ERELAN Film-coated tablet Ref.[50373] Active ingredients: Moxifloxacin

Revision Year: 2018 

4.3. Contraindications

Hypersensitivity to the active substance or to any of the excipients listed in section 6.1.

Pregnancy and lactation (see section 4.6).

Patients below 18 years of age.

Patients with a history of tendon disease/disorder related to quinolone treatment.

Both in preclinical investigations and in humans, changes in cardiac electrophysiology have been observed following exposure to moxifloxacin, in the form of QT prolongation. For reasons of drug safety, moxifloxacin is therefore contraindicated in patients with:

  • Congenital or documented acquired QT prolongation.
  • Electrolyte disturbances, particularly in uncorrected hypokalaemia.
  • Clinically relevant bradycardia.
  • Clinically relevant heart failure with reduced left-ventricular ejection fraction.
  • Previous history of symptomatic arrhythmias.

Moxifloxacin should not be used concurrently with other drugs that prolong the QT interval (see also section 4.5).

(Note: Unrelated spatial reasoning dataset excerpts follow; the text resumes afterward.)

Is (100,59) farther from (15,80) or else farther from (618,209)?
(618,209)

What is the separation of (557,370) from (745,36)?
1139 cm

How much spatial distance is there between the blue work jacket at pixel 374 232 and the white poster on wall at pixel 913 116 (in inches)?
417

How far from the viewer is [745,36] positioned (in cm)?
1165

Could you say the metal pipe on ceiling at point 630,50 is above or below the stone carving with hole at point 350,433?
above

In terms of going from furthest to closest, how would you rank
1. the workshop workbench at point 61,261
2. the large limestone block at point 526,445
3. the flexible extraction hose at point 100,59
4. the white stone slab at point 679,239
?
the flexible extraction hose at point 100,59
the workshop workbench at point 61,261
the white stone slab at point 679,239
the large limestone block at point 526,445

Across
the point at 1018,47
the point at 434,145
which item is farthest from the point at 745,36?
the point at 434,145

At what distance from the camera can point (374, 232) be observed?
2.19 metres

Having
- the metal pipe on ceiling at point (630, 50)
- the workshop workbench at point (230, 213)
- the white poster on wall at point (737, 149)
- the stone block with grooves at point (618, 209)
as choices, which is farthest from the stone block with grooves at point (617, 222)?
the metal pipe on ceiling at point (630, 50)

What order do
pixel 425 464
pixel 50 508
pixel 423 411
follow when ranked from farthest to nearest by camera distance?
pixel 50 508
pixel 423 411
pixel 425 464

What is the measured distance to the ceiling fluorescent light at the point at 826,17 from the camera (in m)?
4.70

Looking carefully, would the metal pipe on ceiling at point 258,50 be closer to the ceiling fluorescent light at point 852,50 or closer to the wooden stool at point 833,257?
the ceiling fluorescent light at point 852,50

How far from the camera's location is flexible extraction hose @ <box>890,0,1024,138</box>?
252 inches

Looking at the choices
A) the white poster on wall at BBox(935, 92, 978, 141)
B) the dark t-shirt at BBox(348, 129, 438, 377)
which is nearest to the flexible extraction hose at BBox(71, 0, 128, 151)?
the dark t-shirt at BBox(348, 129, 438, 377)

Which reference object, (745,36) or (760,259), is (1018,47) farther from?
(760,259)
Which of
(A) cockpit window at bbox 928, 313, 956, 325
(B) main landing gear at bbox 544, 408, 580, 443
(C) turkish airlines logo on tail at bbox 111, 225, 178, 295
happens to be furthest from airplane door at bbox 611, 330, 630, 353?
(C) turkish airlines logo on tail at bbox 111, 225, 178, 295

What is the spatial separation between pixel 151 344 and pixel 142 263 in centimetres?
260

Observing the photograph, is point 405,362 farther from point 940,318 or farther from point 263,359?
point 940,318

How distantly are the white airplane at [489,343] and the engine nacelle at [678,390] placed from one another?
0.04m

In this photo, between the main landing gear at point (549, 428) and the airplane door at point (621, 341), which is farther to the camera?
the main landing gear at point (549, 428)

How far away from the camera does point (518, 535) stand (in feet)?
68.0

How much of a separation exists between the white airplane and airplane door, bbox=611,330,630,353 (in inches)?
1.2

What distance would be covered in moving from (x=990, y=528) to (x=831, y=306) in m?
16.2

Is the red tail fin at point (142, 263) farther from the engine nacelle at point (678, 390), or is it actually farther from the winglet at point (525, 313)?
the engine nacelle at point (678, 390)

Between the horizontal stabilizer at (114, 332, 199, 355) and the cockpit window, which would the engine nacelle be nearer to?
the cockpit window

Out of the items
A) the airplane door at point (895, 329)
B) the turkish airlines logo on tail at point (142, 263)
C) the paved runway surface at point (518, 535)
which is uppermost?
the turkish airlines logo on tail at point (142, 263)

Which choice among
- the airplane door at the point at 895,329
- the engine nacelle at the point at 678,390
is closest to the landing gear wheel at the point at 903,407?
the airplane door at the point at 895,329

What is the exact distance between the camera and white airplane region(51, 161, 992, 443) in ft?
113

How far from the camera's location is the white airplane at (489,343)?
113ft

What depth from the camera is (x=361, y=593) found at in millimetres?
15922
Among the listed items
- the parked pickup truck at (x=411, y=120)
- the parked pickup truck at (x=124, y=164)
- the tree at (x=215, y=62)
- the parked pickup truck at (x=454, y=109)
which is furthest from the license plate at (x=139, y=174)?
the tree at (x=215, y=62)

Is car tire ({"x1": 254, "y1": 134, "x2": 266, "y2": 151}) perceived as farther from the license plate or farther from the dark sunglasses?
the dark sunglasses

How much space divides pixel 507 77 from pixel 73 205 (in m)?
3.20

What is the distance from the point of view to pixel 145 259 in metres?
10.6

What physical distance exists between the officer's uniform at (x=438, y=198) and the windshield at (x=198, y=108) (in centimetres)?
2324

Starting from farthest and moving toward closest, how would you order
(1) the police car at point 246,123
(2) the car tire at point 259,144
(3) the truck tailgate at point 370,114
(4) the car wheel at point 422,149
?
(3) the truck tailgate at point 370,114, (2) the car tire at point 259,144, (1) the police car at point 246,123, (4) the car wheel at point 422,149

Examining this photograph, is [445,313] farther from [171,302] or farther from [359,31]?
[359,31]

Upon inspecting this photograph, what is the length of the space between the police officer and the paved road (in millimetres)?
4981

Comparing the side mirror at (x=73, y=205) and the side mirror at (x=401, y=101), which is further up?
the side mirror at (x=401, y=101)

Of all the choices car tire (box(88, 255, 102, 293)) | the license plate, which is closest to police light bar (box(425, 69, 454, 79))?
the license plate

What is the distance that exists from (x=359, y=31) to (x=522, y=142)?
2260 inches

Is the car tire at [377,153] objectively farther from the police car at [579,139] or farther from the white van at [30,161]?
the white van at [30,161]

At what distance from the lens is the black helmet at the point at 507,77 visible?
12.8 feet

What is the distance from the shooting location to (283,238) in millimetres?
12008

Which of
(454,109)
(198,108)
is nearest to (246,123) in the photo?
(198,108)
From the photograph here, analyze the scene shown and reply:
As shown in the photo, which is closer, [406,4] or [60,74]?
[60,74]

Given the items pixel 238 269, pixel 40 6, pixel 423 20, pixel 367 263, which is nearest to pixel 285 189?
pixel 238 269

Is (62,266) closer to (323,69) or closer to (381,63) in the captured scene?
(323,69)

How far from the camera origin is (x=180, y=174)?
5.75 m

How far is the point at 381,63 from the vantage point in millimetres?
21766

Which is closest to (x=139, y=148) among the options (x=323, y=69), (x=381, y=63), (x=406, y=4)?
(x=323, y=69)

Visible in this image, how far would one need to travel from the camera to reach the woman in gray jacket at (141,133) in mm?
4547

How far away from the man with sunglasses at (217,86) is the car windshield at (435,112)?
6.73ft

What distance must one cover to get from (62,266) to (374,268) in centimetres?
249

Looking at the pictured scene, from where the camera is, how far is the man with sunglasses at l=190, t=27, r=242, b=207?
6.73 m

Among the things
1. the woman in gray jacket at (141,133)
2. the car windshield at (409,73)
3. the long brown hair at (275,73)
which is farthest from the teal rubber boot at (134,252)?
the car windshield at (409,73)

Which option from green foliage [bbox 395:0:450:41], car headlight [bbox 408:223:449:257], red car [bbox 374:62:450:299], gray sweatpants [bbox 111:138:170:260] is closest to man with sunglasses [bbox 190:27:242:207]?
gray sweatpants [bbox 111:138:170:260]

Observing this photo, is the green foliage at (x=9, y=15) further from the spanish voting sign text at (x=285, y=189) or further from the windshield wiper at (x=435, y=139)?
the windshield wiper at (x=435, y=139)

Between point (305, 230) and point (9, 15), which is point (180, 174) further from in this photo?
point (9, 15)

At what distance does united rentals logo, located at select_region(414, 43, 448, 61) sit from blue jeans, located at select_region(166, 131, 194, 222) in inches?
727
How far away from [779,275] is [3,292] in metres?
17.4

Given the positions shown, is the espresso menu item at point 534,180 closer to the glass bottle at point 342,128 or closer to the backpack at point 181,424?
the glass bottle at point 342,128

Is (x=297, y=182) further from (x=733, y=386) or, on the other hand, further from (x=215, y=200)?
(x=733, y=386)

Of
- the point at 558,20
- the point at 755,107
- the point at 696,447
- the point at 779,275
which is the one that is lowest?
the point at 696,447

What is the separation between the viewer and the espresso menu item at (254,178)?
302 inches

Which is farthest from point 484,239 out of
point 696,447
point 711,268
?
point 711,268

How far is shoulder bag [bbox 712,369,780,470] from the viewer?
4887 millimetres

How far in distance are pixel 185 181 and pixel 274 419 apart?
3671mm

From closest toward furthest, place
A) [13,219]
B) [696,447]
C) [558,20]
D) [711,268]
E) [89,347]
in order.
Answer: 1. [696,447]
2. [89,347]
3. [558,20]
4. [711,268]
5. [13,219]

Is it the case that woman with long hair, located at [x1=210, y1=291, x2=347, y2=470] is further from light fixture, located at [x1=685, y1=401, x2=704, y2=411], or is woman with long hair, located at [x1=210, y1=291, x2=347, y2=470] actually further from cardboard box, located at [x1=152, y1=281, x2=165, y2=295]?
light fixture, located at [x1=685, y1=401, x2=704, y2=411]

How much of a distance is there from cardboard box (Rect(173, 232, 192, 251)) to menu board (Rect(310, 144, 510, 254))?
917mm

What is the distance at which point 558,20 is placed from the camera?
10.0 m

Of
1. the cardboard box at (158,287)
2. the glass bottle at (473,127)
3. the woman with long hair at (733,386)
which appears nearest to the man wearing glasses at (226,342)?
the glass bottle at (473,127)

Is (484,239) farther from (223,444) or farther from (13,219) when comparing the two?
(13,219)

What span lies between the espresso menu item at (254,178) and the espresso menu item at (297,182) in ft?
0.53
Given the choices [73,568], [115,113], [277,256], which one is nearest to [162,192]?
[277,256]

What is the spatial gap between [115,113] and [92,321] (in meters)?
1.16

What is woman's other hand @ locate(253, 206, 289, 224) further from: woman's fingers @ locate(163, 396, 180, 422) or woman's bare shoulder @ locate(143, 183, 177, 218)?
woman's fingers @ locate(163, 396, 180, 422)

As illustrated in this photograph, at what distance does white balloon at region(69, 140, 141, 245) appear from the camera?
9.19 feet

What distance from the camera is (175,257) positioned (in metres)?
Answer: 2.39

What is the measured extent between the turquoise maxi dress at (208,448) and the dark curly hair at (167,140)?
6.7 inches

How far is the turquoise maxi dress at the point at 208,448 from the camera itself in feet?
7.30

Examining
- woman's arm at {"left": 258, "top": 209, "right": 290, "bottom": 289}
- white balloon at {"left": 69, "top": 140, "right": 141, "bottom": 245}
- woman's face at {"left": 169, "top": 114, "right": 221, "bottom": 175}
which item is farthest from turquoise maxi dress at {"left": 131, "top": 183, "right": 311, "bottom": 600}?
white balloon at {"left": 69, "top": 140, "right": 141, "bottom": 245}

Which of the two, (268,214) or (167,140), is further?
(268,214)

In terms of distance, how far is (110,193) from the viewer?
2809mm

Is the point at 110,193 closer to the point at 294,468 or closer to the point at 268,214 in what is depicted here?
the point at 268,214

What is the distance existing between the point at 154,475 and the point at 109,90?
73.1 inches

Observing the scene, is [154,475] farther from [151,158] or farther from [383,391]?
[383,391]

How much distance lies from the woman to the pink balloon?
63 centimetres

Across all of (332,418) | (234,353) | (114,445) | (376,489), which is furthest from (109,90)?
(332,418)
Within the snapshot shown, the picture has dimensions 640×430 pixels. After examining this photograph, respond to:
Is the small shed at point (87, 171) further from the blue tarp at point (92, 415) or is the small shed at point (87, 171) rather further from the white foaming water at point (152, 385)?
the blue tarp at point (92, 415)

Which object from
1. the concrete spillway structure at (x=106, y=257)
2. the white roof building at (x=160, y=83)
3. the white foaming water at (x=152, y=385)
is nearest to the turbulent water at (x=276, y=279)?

Due to limited clinical data, moxifloxacin is also contraindicated in patients with impaired liver function (Child Pugh C) and in patients with transaminases increase >5-fold ULN.

4.4. Special warnings and precautions for use

The benefit of moxifloxacin treatment especially in infections with a low degree of severity should be balanced with the information contained in the warnings and precautions section.

Prolongation of QTc interval and potentially QTc-prolongation-related clinical conditions

Moxifloxacin has been shown to prolong the QTc interval on the electrocardiogram in some patients. In the analysis of ECGs obtained in the clinical trial program, QTc prolongation with moxifloxacin was 6 msec ± 26 msec, 1.4% compared to baseline.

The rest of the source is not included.